November 27, 2011 3:50 am

Until those 5,000 ppm of CO2 in Martian atmosphere does not create any measurable “greenhouse effect”, that 100 ppm of allegedly anthropogenic one should be beyond serious discussion. We have plenty of natural mechanisms to be blamed for both warming or cooling.

DirkH
November 27, 2011 3:59 am

Anthony, shouldn’t it be “steenkin” instead of “steekin” in the title? 😉
[Fixed, thanks. ~dbs]

Marine_Shale
November 27, 2011 4:09 am

Steven Mosher,
I have enjoyed your contribution to the debate for a number of years, but your recent decent into condescending arrogance in defence of your “lukewarmism” is wearing very thin with me as well.
davidmhoffer is quite correct in his response to your defence of rattus, it is BS.
Perhaps you should emulate bender (who always had a point when he was being acerbic)
and take some time to regain your composure.

Jean Parisot
November 27, 2011 5:06 am

crosspatch, tried that. It seems they don’t want this particular mission creep.

November 27, 2011 6:07 am

“In other words, if there existed a correlation between church of England attendance and the temperature record over a cherry picked calibration period, they could not resist including it in their reconstructions. ”
Or, perhaps, pirates?
http://www.venganza.org/about/open-letter/
Personally, I am paying careful attention to this. Global temperatures, as we all know, have peskily refused to go up for the last 12-13 years (since the 1998 peak) and are very likely actually edging down. Now they COULD be following the solar cycle — the 20th century represented a 9000 year Grand Maximum peak in solar activity, according to the proxy record as (re)published on the solar archives site, and the sun appears to be returning to its “normal” much less active state. However, conceptually this involves the use of all of that pesky physics (including the numerous bits that we haven’t really worked out yet or don’t correctly include in the GCMs). Or, it COULD be that the effect of the recent growth in the number of pirates especially from Somalia is finally being felt and we are being pulled back from the brink of disaster.

» **Supplied data**:
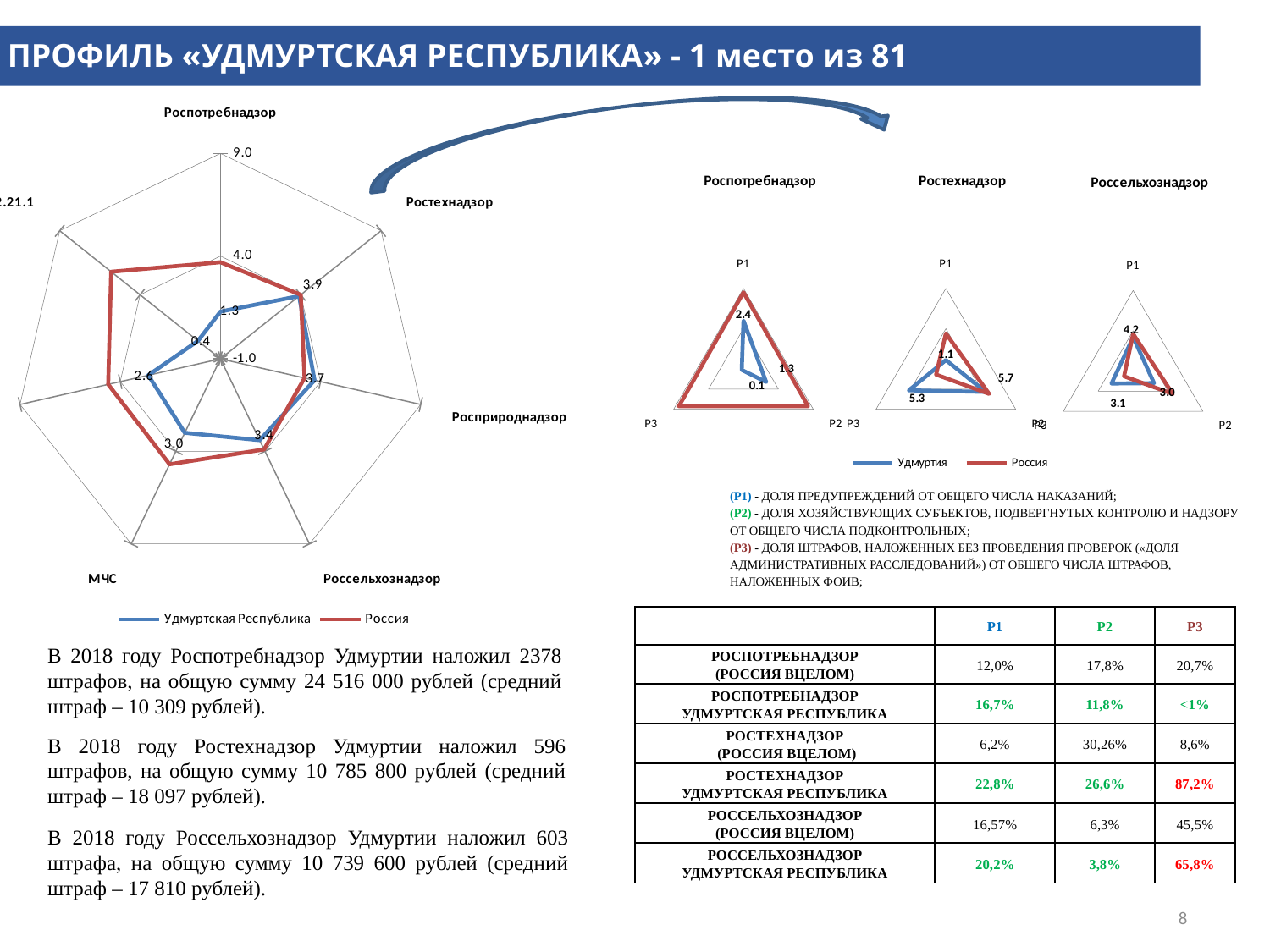
How many series does the legend of the large radar chart on the left list? 2 In the large radar chart on the left, which series is drawn in red? Россия In the large radar chart on the left, what is the difference between the Удмуртская Республика values at Ростехнадзор (3.9) and МЧС (3.0)? 0.9 In the large radar chart on the left, what is the value for Удмуртская Республика at Ростехнадзор? 3.9 In the small Роспотребнадзор radar chart on the right, which axis has the lowest labelled value? P3 In the small Роспотребнадзор radar chart on the right, what is the labelled value at P1? 2.4 In the small Ростехнадзор radar chart on the right, which axis has the highest labelled value? P2 What kind of chart is the large chart on the left of the slide? Radar chart In the large radar chart on the left, what is the value for Удмуртская Республика at МЧС? 3.0 How many axes (points) does each of the small radar charts on the right have? 3 In the large radar chart on the left, at МЧС, which series has the larger value: Удмуртская Республика or Россия? Россия In the large radar chart on the left, is the Удмуртская Республика value at Ростехнадзор greater or less than 4.0? less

» **Exercise requirements**:
A) Quote the comment thread from "davidmhoffer is quite" to "regain your composure.".
B) List every posting time shown in the comment thread.
Use only the comment thread, not the data.

» **Your written answers**:
A)
davidmhoffer is quite correct in his response to your defence of rattus, it is BS.
Perhaps you should emulate bender (who always had a point when he was being acerbic)
and take some time to regain your composure.

B) 3:50 am, 3:59 am, 4:09 am, 5:06 am, 6:07 am